PIMCO Believes Fed Expectations Main Driver of Treasury Yields Over AI Impact
Treasury Yields Rise as Analysts Debate AI's Impact on Bond Markets
A boom in artificial intelligence-related borrowing may have significant implications for bond markets in the long term, according to Pacific Investment Management Co. However, the recent rise in long-dated Treasury yields is not being driven by the debt-funded AI investment, but rather by shifting expectations for the Federal Reserve's interest-rate path in response to the Iran war, which has increased inflation risks.
Pimco multi-asset credit strategist Lotfi Karoui wrote in a report that while structural pressures from the AI buildout are real, they are growing slowly and are not the primary driver of the current yield moves. Instead, cyclical factors continue to support the hedging role of bonds. Treasuries have sold off in recent weeks as investors increasingly bet that the Fed may need to keep rates higher for longer after the Iran war spurred the biggest inflation surge since 2023.
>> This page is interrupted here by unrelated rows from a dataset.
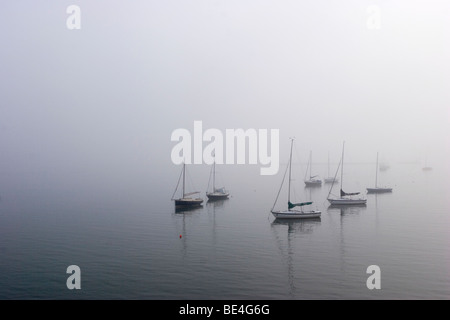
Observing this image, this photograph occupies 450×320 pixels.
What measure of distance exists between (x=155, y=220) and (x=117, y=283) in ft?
135

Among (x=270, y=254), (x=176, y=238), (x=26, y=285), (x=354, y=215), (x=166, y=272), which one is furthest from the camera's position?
(x=354, y=215)

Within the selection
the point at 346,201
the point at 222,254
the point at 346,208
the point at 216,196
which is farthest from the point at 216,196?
the point at 222,254

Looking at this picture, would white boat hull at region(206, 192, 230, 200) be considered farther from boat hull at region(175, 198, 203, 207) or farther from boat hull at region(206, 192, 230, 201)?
boat hull at region(175, 198, 203, 207)

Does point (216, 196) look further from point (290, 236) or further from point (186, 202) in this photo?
point (290, 236)

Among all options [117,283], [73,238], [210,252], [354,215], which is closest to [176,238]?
[210,252]

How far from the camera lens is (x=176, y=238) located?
205ft

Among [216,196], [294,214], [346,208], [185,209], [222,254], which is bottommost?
[346,208]

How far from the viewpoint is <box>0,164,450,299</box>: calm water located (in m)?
38.2

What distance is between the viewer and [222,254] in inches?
2039

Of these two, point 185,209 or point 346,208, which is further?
point 346,208

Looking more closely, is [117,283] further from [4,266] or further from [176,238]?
[176,238]

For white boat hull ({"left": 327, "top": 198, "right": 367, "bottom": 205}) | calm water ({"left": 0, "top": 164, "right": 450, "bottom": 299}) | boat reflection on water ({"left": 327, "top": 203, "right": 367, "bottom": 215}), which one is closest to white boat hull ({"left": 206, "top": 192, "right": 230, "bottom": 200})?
calm water ({"left": 0, "top": 164, "right": 450, "bottom": 299})

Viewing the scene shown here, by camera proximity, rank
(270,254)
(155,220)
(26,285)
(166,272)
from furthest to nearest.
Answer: (155,220) < (270,254) < (166,272) < (26,285)

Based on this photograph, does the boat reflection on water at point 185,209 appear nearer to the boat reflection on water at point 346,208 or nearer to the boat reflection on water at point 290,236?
the boat reflection on water at point 290,236
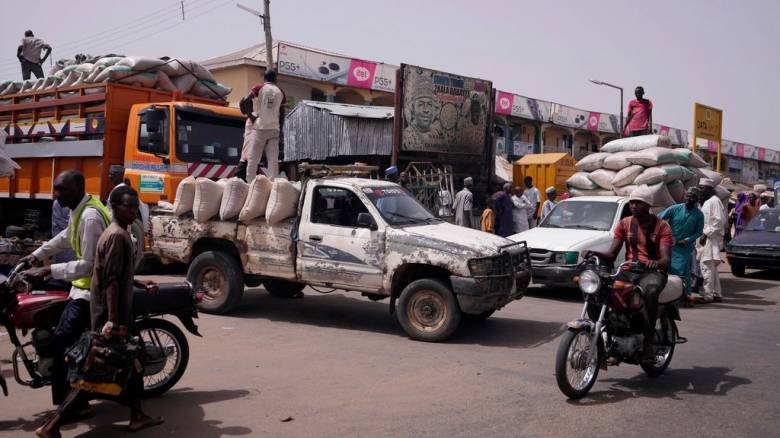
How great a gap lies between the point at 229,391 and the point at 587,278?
3.00 metres

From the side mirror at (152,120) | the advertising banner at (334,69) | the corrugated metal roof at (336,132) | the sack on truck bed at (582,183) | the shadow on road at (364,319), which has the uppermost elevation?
the advertising banner at (334,69)

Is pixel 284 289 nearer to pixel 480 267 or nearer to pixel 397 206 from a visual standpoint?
pixel 397 206

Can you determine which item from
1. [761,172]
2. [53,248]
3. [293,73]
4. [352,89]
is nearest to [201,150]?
[53,248]

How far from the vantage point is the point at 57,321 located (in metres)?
4.75

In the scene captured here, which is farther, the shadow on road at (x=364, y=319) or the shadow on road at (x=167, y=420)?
the shadow on road at (x=364, y=319)

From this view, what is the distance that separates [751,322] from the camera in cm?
893

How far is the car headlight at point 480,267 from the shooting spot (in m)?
7.11

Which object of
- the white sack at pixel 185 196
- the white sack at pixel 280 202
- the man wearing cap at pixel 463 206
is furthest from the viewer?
the man wearing cap at pixel 463 206

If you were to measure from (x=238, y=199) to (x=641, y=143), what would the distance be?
27.4 feet

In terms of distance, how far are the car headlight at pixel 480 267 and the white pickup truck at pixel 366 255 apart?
0.4 inches

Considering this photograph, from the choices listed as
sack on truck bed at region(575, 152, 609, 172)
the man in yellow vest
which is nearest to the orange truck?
the man in yellow vest

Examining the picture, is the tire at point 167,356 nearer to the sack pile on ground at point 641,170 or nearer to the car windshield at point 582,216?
the car windshield at point 582,216

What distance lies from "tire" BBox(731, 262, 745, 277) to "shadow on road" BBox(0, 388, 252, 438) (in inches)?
488

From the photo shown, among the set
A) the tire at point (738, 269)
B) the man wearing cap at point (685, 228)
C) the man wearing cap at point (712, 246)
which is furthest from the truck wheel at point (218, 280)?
the tire at point (738, 269)
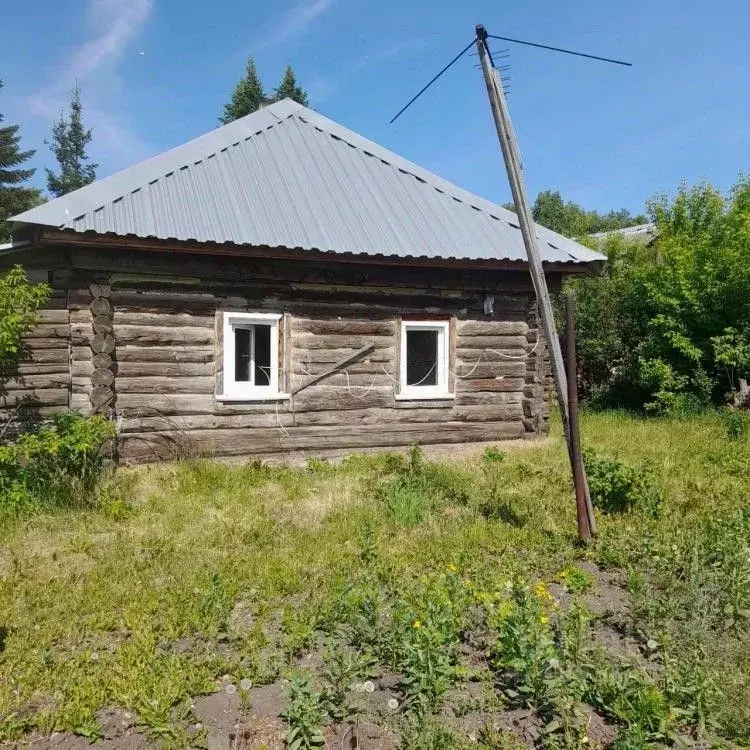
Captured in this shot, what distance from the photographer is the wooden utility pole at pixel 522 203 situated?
5.59 metres

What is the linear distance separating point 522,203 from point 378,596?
370 centimetres

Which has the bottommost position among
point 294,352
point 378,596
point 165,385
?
point 378,596

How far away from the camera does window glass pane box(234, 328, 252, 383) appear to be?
30.7 ft

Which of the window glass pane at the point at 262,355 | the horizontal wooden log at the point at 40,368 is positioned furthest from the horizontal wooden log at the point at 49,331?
the window glass pane at the point at 262,355

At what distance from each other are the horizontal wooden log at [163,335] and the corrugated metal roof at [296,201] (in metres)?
1.29

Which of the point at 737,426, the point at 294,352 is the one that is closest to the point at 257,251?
the point at 294,352

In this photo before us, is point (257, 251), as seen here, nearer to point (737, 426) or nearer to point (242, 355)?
point (242, 355)

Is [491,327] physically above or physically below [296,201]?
below

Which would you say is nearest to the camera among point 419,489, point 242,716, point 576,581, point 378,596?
point 242,716

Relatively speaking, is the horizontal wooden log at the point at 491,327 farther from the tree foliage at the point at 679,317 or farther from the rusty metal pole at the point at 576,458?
the tree foliage at the point at 679,317

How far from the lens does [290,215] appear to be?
359 inches

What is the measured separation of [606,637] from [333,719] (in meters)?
1.88

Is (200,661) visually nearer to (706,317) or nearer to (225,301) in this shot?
(225,301)

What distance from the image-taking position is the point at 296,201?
9.52m
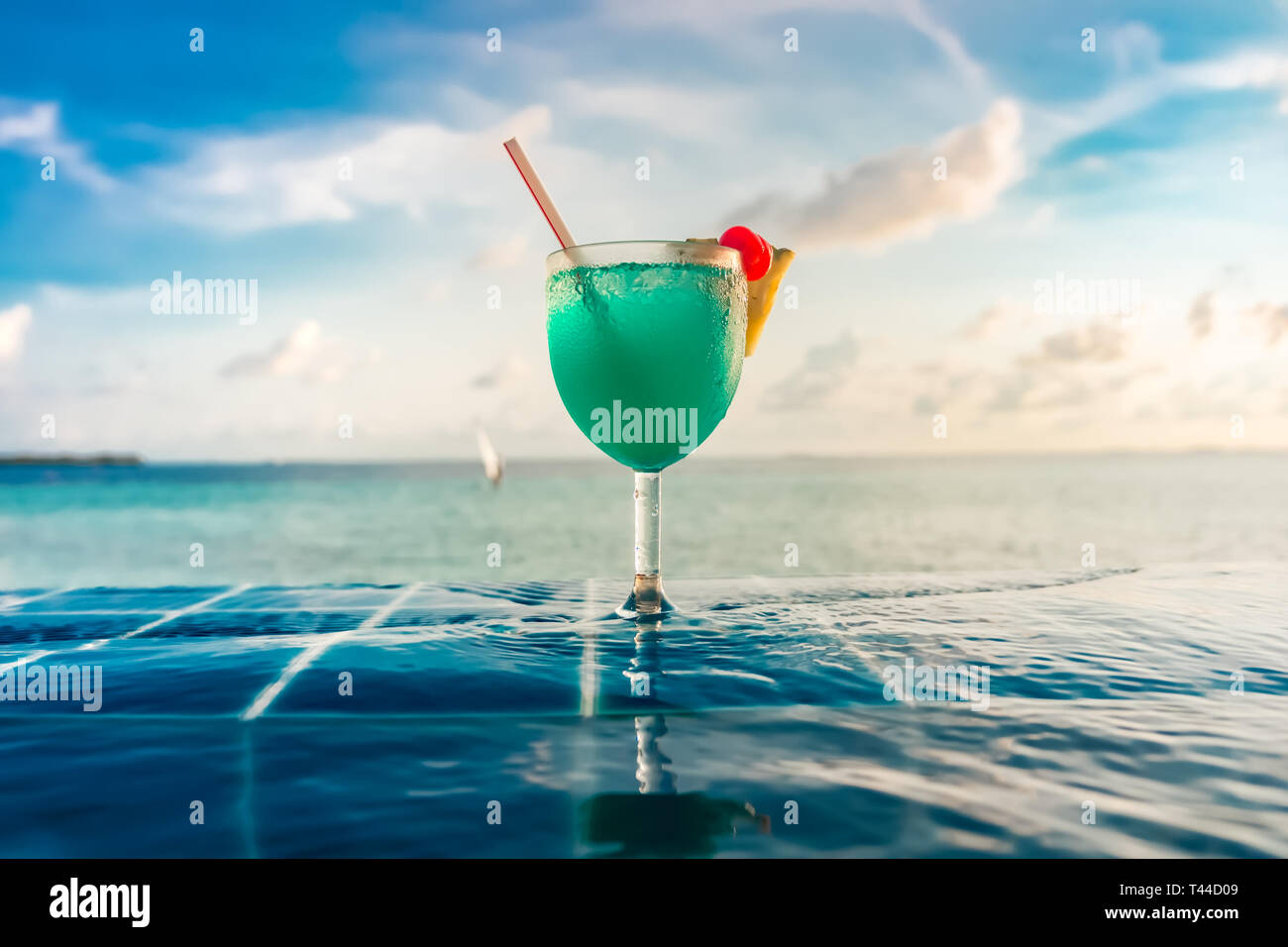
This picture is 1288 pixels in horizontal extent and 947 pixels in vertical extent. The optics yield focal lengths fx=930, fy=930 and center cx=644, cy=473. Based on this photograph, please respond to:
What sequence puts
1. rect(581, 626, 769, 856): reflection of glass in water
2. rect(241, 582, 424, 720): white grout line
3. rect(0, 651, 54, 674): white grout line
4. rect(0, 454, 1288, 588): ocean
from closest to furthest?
rect(581, 626, 769, 856): reflection of glass in water
rect(241, 582, 424, 720): white grout line
rect(0, 651, 54, 674): white grout line
rect(0, 454, 1288, 588): ocean

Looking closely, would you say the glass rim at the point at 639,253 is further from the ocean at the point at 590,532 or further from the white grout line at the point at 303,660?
the ocean at the point at 590,532

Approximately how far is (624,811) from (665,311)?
1085mm

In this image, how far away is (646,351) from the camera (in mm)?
1726

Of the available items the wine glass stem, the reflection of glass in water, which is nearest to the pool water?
the reflection of glass in water

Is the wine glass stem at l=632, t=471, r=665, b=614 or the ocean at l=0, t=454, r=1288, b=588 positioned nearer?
the wine glass stem at l=632, t=471, r=665, b=614

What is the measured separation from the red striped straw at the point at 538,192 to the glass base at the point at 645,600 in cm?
64

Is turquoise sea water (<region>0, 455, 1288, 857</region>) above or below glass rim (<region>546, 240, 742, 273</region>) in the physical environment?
below

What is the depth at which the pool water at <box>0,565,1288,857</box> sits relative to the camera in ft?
2.48

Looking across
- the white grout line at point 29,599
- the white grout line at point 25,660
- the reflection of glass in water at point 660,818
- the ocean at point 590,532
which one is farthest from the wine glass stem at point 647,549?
the ocean at point 590,532

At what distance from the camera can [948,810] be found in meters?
0.79

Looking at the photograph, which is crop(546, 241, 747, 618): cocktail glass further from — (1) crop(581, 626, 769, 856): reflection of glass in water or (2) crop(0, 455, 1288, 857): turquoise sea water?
(1) crop(581, 626, 769, 856): reflection of glass in water

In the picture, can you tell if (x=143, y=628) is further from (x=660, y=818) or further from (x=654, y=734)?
(x=660, y=818)

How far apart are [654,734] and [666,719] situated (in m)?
0.05
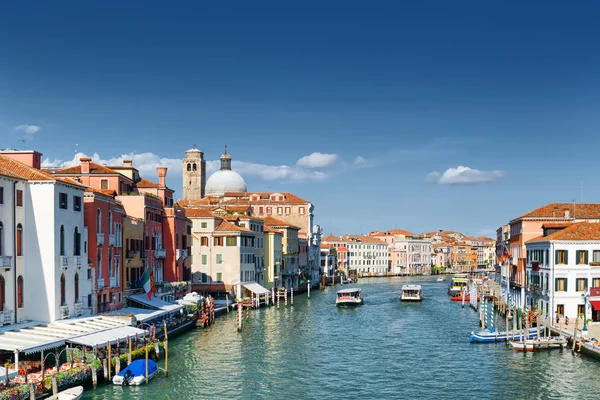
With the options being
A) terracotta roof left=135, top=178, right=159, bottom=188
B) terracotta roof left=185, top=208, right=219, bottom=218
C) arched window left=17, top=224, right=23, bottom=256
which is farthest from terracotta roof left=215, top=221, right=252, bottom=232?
arched window left=17, top=224, right=23, bottom=256

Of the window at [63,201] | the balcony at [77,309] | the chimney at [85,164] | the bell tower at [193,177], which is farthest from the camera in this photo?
the bell tower at [193,177]

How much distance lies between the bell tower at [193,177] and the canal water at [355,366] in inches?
2971

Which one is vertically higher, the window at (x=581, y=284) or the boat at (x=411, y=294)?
the window at (x=581, y=284)

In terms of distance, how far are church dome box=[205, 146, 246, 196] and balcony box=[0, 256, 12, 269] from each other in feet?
268

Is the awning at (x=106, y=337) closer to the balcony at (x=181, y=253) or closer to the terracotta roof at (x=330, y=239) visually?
the balcony at (x=181, y=253)

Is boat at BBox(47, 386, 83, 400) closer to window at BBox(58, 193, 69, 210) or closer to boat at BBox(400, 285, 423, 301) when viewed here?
window at BBox(58, 193, 69, 210)

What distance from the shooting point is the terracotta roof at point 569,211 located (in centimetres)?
5262

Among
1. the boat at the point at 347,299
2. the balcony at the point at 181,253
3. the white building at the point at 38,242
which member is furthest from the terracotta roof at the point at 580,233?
the white building at the point at 38,242

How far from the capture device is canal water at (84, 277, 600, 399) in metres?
27.4

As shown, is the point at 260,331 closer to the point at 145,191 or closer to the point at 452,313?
the point at 145,191

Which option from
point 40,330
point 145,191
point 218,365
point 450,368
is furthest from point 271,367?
point 145,191

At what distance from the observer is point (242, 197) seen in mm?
101312

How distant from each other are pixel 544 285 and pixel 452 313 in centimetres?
1631

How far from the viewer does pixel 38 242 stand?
30156 mm
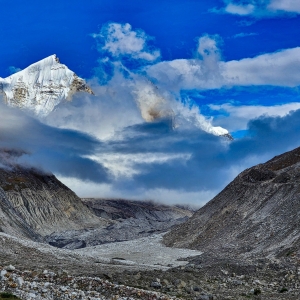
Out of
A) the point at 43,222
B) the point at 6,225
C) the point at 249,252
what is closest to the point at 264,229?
the point at 249,252

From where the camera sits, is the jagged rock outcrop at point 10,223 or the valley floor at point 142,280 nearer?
the valley floor at point 142,280

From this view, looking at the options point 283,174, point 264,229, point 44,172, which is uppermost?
point 44,172

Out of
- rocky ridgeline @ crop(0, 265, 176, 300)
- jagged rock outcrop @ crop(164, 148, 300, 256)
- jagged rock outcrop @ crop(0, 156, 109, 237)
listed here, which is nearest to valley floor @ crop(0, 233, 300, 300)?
rocky ridgeline @ crop(0, 265, 176, 300)

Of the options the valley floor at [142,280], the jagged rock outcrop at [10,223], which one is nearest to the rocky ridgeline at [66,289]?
the valley floor at [142,280]

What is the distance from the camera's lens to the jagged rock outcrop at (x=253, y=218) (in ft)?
208

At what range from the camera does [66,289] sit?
2733 cm

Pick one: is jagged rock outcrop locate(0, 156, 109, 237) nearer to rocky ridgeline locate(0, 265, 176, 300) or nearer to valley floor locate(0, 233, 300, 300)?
valley floor locate(0, 233, 300, 300)

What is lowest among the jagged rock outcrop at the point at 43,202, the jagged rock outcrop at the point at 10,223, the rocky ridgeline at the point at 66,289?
the rocky ridgeline at the point at 66,289

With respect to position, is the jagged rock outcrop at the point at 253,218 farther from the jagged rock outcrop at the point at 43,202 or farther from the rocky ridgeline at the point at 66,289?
the jagged rock outcrop at the point at 43,202

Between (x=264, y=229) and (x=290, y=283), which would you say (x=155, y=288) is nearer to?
(x=290, y=283)

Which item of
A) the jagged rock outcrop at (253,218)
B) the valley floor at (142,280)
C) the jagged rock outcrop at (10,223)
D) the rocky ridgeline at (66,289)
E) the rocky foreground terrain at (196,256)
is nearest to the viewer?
the rocky ridgeline at (66,289)

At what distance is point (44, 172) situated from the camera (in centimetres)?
19262

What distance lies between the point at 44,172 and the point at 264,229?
133500 millimetres

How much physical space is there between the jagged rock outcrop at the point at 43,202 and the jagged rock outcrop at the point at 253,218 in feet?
217
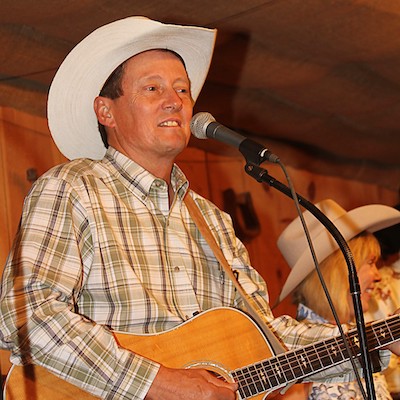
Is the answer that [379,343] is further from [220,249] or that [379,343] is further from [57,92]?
[57,92]

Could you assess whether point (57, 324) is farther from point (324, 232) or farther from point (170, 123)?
point (324, 232)

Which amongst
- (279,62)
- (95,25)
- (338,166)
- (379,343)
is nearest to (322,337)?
(379,343)

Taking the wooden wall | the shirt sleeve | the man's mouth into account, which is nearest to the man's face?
the man's mouth

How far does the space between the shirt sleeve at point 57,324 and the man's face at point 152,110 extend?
0.42 metres

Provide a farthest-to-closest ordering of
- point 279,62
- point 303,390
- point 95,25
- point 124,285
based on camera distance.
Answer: point 279,62 < point 95,25 < point 303,390 < point 124,285

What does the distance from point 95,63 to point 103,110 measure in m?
0.14

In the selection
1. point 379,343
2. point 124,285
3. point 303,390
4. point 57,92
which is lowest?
point 303,390

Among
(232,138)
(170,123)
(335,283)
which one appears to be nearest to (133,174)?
(170,123)

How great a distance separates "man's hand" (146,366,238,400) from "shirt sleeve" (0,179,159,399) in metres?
0.02

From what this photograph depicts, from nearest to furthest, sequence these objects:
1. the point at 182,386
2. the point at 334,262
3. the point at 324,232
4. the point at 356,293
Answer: the point at 356,293, the point at 182,386, the point at 324,232, the point at 334,262

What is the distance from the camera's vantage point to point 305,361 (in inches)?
88.8

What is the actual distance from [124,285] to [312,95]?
8.17 ft

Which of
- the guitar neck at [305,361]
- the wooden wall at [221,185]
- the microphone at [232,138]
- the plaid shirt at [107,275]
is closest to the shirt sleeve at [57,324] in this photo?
the plaid shirt at [107,275]

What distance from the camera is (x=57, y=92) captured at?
8.33 feet
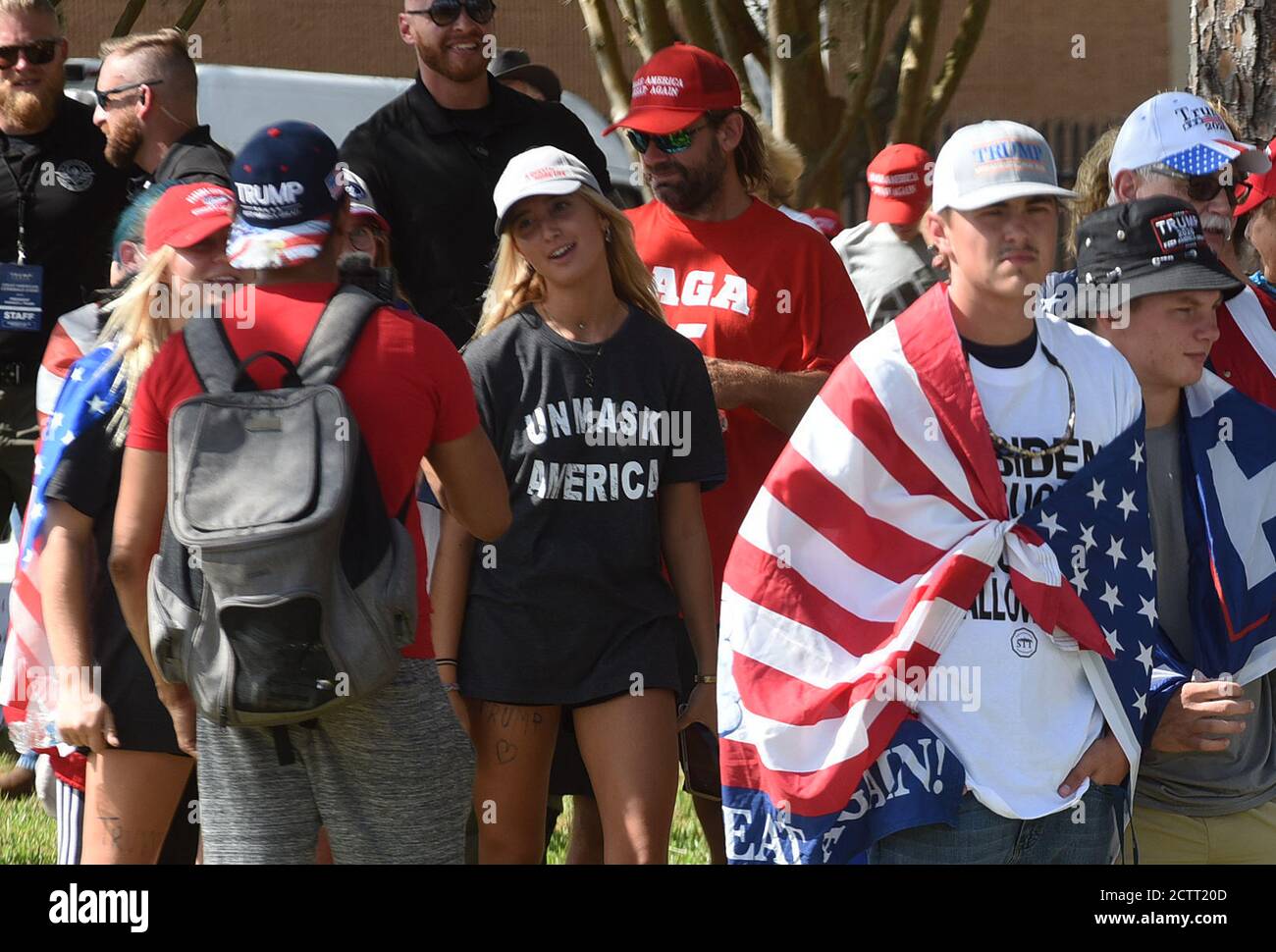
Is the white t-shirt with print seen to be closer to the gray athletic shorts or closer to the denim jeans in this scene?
the denim jeans

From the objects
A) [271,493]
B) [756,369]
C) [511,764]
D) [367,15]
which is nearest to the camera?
[271,493]

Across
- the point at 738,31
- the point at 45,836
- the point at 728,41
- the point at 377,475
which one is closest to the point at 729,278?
the point at 377,475

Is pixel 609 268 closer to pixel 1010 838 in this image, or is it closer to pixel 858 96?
pixel 1010 838

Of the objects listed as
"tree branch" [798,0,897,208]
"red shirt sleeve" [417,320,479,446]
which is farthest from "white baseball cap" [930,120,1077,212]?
"tree branch" [798,0,897,208]

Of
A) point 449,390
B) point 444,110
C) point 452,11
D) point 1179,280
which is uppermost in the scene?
point 452,11

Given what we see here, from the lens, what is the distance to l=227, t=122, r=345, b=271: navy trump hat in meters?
3.59

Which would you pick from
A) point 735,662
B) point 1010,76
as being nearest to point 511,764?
point 735,662

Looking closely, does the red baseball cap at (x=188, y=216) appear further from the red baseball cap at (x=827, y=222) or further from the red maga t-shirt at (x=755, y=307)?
the red baseball cap at (x=827, y=222)

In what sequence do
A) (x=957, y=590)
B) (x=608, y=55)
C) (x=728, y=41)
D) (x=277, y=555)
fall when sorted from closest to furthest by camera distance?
(x=277, y=555) < (x=957, y=590) < (x=608, y=55) < (x=728, y=41)

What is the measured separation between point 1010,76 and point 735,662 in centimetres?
1883

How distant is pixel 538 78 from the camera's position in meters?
7.63

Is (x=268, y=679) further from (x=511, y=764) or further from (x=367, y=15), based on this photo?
(x=367, y=15)

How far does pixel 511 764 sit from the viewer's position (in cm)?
445

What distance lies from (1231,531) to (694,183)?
1.98 metres
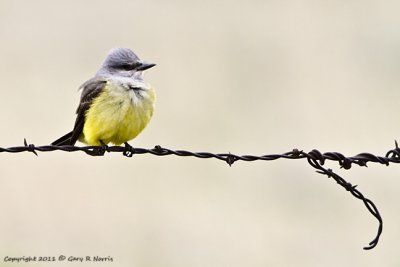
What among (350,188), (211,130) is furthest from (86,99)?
(211,130)

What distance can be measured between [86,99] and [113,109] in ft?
1.14

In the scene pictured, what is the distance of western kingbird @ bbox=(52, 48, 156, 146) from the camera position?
23.8 feet

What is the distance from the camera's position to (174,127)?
13.1 meters

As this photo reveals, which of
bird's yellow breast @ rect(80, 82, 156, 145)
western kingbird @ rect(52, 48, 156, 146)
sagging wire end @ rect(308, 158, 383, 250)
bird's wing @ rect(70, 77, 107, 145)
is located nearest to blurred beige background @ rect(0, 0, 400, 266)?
bird's wing @ rect(70, 77, 107, 145)

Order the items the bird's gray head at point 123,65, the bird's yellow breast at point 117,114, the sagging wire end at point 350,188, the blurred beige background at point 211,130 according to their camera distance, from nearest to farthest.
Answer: the sagging wire end at point 350,188
the bird's yellow breast at point 117,114
the bird's gray head at point 123,65
the blurred beige background at point 211,130

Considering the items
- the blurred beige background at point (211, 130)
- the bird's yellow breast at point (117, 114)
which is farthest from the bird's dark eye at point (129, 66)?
the blurred beige background at point (211, 130)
| Market | Change from Low | Current Yield |
|---|---|---|
| 10-year Treasuries | 50 basis points | 4.45% |
| 30-year Treasuries | 30 basis points | (not specified) |
Read also: Treasury Yields Experience Largest Increase in Two Weeks Following Release of Labor Market Data
The surge in long-term borrowing costs has raised questions about the ability of markets to absorb additional borrowing, particularly from tech companies. These companies have sold more than $300 billion of bonds to US investors, prompting debate over the long-term implications for sovereign debt markets. The yields on benchmark 10-year Treasuries have risen more than 50 basis points from this year's low, while those on 30-year Treasuries have climbed more than 30 basis points.
Traders have pivoted from pricing rate cuts before the war to a more than 60% chance of a Fed rate hike by December. Karoui notes that the "duration supply shock" from AI borrowing has yet to fully arrive, and points to measures such as the Bloomberg US Corporate Investment Grade index, where duration remains well below post-Covid highs. This suggests that the market has not had to absorb the full amount of longer-dated bonds that a sustained capex cycle could eventually generate.
Despite concerns about the impact of AI-related credit expansion, wider fiscal deficits, and persistent external imbalances, Karoui argues that US Treasuries have not lost their hedging role in multi-asset portfolios. Cyclical market behavior should be distinguished from longer-run concerns, and the current rise in Treasury yields is better explained by shifting expectations for the Fed's interest-rate path rather than the debt-funded AI investment.
Investor Takeaway
Investors should be cautious of the impact of AI on bond markets, but for now, Fed expectations are the main driver of Treasury yields.